Passage provided:
........

Indonesian military doctor (1943–2021)

Rusmono (10 September 1943 – 16 December 2021) was an Indonesian military doctor. He was Suharto's personal doctor from 1983 until 1992. Afterward, Rusmono was assigned to a high-ranking post in the Department of Health, serving as Inspector General from 1992 until 2000 and as an expert staff from 2000 until 2003. Rusmono died at the age of 78 on 16 December 2021.

== Education and military career ==
Rusmono was born in Pemalang, Central Java, during the Japanese occupation of the Dutch East Indies. Rusmono attended the Medical Faculty of the University of Indonesia after finishing high school and graduated in 1968. He entered military service and became a second lieutenant of the medical corps shortly thereafter. He was deployed as a medic to East Timor during the Indonesian invasion of East Timor in 1975.

Seven years later, in 1982, Rusmono pursued undergraduate studies at the University of Indonesia. He was then assigned as a regular medical officer at the army headquarters. Aside from being an army doctor, Rusmono also ran a clinic alongside his wife.

== Suharto's personal doctor==
On 17 February 1983, Rusmono, who was a lieutenant colonel, was summoned by Suharto to his house. After asking him about his daily life and activities, Suharto informed him of his new assignment as his personal doctor. Rusmono became Suharto's personal doctor for about nine years.

During this period, Rusmono was promoted several times until he reached the rank of brigadier general. Rusmono also became a part of Suharto's inner circle and was entrusted with key positions within the Harapan Kita Foundation, a foundation owned by Suharto's wife Tien Suharto.

As Suharto's personal doctor, Rusmono had to accompany him whenever he sought treatment for medical reasons. Rusmono stated that Suharto "has a firm sense of nationalism", stating that he always refused to be treated overseas and always had his medical checkups at the Gatot Soebroto Army Hospital.

........

Data to examine:

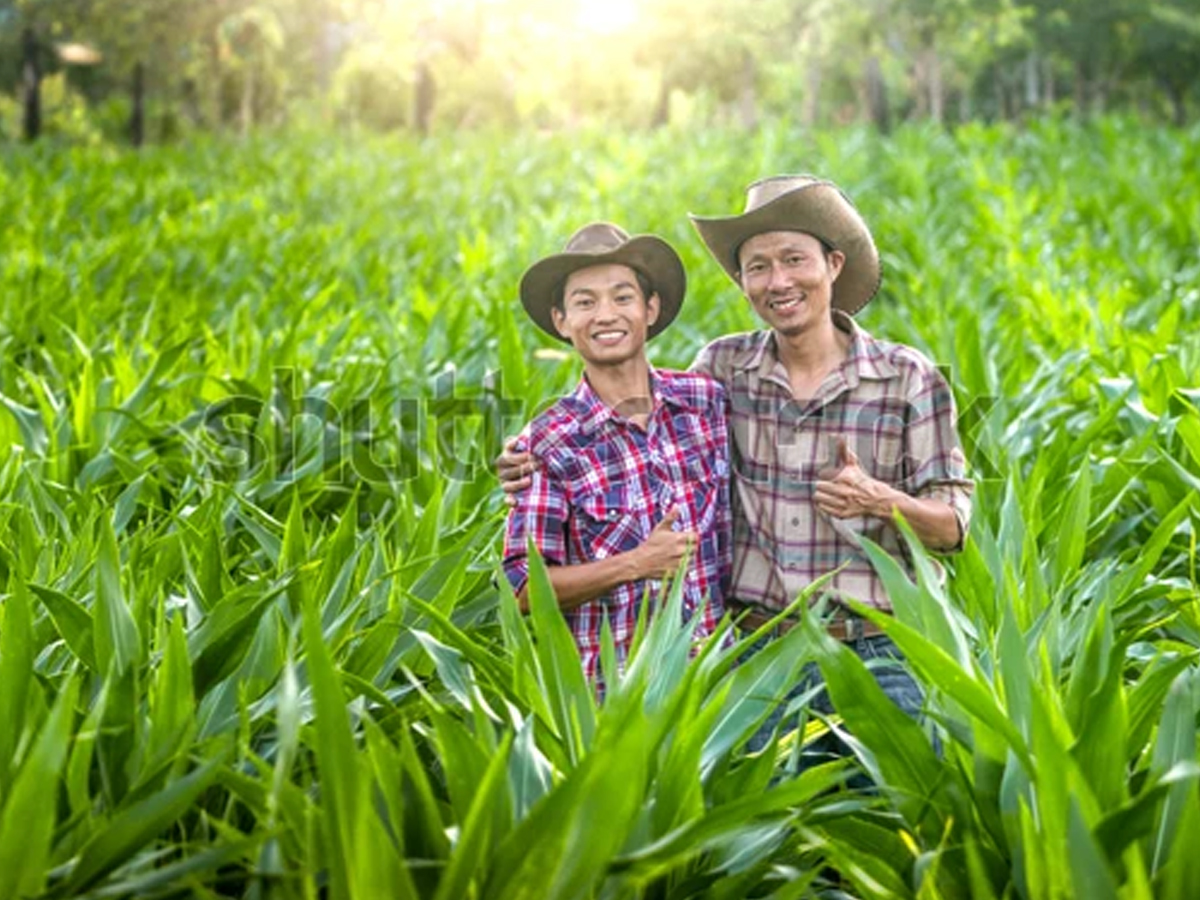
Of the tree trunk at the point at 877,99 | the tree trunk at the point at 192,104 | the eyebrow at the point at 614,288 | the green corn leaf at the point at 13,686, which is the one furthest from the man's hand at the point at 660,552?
the tree trunk at the point at 192,104

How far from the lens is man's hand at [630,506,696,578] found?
2635 millimetres

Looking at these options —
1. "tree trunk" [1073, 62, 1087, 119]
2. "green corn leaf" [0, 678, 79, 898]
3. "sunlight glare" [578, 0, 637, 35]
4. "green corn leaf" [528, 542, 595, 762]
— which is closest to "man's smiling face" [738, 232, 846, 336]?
"green corn leaf" [528, 542, 595, 762]

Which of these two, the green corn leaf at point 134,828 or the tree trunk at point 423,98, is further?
the tree trunk at point 423,98

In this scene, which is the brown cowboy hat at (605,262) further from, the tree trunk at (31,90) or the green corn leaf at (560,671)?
the tree trunk at (31,90)

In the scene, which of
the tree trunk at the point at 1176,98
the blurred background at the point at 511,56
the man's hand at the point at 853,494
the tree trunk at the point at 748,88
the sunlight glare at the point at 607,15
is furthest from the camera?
the tree trunk at the point at 1176,98

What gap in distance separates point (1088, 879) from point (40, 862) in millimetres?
1103

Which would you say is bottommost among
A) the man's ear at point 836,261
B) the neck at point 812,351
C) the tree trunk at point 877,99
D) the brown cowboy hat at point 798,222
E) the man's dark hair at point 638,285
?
the neck at point 812,351

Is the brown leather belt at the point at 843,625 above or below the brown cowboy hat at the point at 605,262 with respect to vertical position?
below

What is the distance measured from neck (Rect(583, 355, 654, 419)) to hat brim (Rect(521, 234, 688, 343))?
12 centimetres

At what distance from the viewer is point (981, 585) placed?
9.74 feet

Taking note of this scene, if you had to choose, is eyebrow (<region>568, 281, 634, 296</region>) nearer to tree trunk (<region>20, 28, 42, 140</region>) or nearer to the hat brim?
the hat brim

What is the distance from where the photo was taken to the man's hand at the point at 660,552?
263cm

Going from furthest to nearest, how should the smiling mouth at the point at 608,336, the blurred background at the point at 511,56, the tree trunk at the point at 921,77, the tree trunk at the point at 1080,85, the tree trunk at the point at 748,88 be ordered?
the tree trunk at the point at 1080,85 < the tree trunk at the point at 748,88 < the tree trunk at the point at 921,77 < the blurred background at the point at 511,56 < the smiling mouth at the point at 608,336

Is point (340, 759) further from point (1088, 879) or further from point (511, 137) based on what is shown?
point (511, 137)
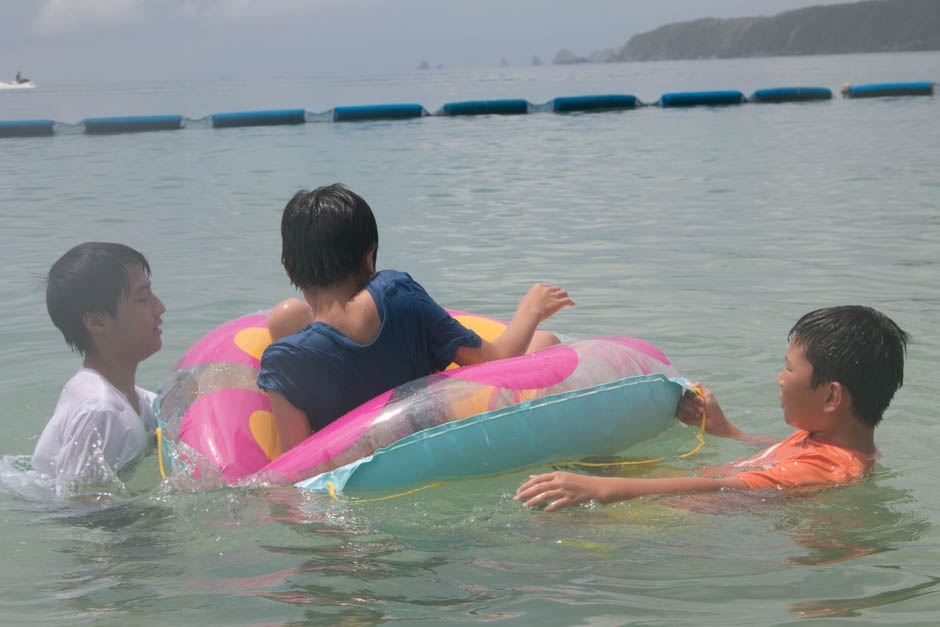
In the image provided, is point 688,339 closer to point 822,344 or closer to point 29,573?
point 822,344

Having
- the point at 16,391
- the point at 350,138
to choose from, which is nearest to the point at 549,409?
the point at 16,391

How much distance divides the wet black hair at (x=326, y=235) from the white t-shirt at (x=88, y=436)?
27.7 inches

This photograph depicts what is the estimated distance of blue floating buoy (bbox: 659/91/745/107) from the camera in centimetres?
2278

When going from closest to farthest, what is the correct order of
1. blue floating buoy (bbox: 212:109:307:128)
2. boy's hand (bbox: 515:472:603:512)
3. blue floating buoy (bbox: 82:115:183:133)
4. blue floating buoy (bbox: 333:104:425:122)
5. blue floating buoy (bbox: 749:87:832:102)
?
boy's hand (bbox: 515:472:603:512)
blue floating buoy (bbox: 82:115:183:133)
blue floating buoy (bbox: 212:109:307:128)
blue floating buoy (bbox: 333:104:425:122)
blue floating buoy (bbox: 749:87:832:102)

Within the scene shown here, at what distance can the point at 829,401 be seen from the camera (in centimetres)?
292

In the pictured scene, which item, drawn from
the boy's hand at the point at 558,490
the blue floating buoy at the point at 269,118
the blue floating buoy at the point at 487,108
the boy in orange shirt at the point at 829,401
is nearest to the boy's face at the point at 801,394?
the boy in orange shirt at the point at 829,401

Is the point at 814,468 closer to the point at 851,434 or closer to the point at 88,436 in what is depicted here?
the point at 851,434

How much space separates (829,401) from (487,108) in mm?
20698

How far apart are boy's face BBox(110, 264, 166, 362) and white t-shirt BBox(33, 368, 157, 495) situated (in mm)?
138

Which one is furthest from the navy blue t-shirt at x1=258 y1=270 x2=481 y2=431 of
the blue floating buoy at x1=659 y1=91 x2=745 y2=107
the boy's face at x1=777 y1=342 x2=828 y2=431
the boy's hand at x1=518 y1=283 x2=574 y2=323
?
the blue floating buoy at x1=659 y1=91 x2=745 y2=107

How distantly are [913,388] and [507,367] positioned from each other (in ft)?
6.63

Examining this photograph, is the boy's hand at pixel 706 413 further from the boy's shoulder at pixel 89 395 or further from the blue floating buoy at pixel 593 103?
the blue floating buoy at pixel 593 103

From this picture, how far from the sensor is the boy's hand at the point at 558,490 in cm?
267

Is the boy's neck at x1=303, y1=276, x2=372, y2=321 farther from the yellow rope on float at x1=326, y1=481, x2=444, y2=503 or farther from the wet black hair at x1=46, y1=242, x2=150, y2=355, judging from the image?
the wet black hair at x1=46, y1=242, x2=150, y2=355
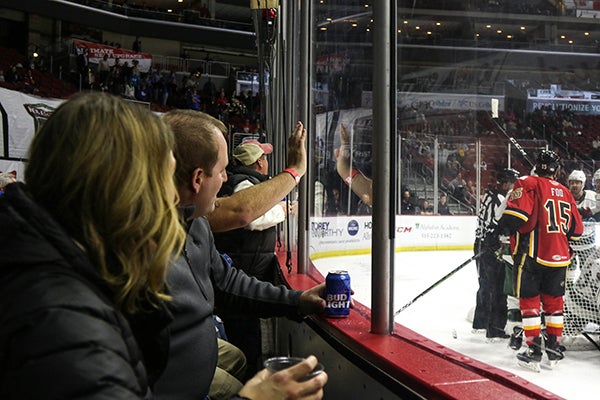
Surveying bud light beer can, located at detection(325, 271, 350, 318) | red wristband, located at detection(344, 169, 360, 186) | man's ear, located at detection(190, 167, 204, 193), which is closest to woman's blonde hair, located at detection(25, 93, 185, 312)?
man's ear, located at detection(190, 167, 204, 193)

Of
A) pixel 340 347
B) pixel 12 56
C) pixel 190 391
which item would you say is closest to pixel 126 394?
pixel 190 391

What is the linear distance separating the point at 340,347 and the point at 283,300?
0.21m

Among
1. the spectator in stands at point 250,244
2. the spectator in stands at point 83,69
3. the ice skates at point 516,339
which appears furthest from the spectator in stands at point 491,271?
the spectator in stands at point 83,69

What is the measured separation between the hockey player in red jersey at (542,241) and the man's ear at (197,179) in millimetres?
1179

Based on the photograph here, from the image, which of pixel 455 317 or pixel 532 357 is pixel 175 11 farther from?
pixel 532 357

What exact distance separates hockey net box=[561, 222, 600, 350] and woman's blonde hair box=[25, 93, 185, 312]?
1.93 metres

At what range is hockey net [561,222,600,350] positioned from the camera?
2.33 meters

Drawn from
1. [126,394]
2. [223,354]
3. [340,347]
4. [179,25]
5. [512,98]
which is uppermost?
[179,25]

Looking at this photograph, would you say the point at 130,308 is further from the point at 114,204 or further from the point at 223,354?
the point at 223,354

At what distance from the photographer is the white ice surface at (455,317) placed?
64.7 inches

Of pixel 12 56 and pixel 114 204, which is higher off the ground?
pixel 12 56

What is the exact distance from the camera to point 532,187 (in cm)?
220

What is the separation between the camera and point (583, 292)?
8.32 feet

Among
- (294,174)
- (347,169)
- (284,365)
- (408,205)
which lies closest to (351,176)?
(347,169)
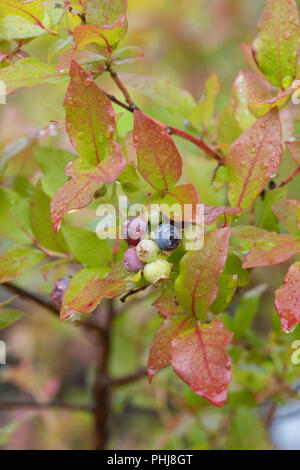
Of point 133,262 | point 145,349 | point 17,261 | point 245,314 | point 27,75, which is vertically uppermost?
point 27,75

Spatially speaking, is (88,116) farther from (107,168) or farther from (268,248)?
(268,248)

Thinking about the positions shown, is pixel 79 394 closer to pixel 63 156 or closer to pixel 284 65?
pixel 63 156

........

Tasks:
[A] Answer these questions from the biography of Rusmono, one line each:
(i) In what town and province was Rusmono born?
(ii) To what place was he sent as a medic in 1975?
(iii) What rank had he reached by the end of his time as Suharto's personal doctor?
[B] Write the next part of the biography of Rusmono, continuing from its final sentence.
The data is not needed for this work.

Answers by item number:
[A]
(i) Pemalang, Central Java
(ii) East Timor
(iii) Brigadier general

[B]
Aside from being tasked to oversee Suharto's health, Rusmono also archived Suharto and his wife's correspondence. Following Suharto's downfall and death, Rusmono compiled these letters and published them as a book titled A Series of Dispositions of President Soeharto & First Lady. The book, which was supplemented with commentaries from biographer Donna Sita Indria, was released in 2018.

== In the Department of Health ==
In early 1992, Rusmono was offered a job by Minister of Health, Adhiyatma, as an inspector general. The previous officeholder had died in office and the post was vacant for a considerable period of time. Rusmono accepted this offer and was installed as inspector general on 28 July 1992. In connection with his appointment, Rusmono was promoted to the rank of major general on 1 April 1994.

During his tenure as inspector general, he uncovered various financial leakages in the department that resulted in a total loss of up to three billion rupiahs. Most of the leakages were found in the Directorate General for Medical Services.

He was replaced on 10 April 2000 and continued to work in the department as an expert staff advisor to the minister until his retirement as a civil servant in 2003.

== Death ==
After his retirement, Rusmono continued to manage Suharto's foundations: the Harapan Kita Foundation and the Dana Abadi Karya Bakti Foundation.

Rusmono died on 16 December 2021 in Jakarta, Indonesia, three months after his 78th birthday. He was buried a day later at a cemetery in Bambu Apus, South Jakarta.